DATA RECORDS =>
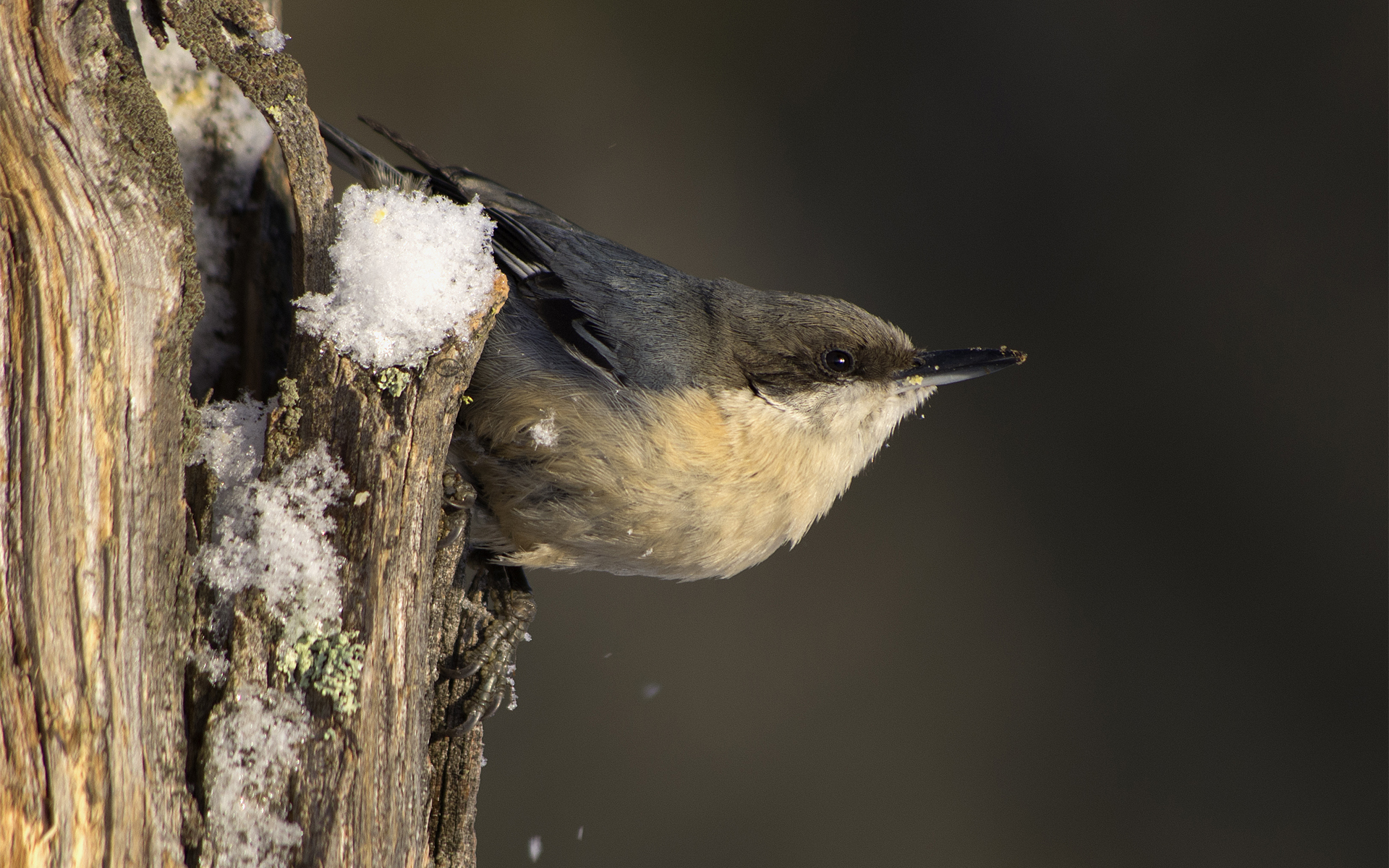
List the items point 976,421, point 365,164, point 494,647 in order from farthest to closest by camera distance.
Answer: point 976,421 < point 365,164 < point 494,647

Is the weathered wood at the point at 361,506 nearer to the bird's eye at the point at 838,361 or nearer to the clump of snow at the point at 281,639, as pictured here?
the clump of snow at the point at 281,639

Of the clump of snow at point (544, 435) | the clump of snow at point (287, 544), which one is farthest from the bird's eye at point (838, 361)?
the clump of snow at point (287, 544)

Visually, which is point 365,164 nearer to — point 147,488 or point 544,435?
point 544,435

GIVEN EXERCISE =>
Could you reproduce every line of the records above word for word, answers included, but leave out the pictures?

OUTPUT FOR THIS EXERCISE =>
List the items point 976,421, point 365,164, point 494,647 in order from farthest to closest by camera distance.
Answer: point 976,421 < point 365,164 < point 494,647

Is the weathered wood at the point at 361,506 nearer to the bird's eye at the point at 838,361 or nearer to the clump of snow at the point at 281,639, as pictured here?
the clump of snow at the point at 281,639

Of the clump of snow at point (544, 435) | the clump of snow at point (287, 544), which one is farthest from the bird's eye at point (838, 361)?
the clump of snow at point (287, 544)

Visually, which is point 365,164 nearer to — point 147,488 or point 544,435?
point 544,435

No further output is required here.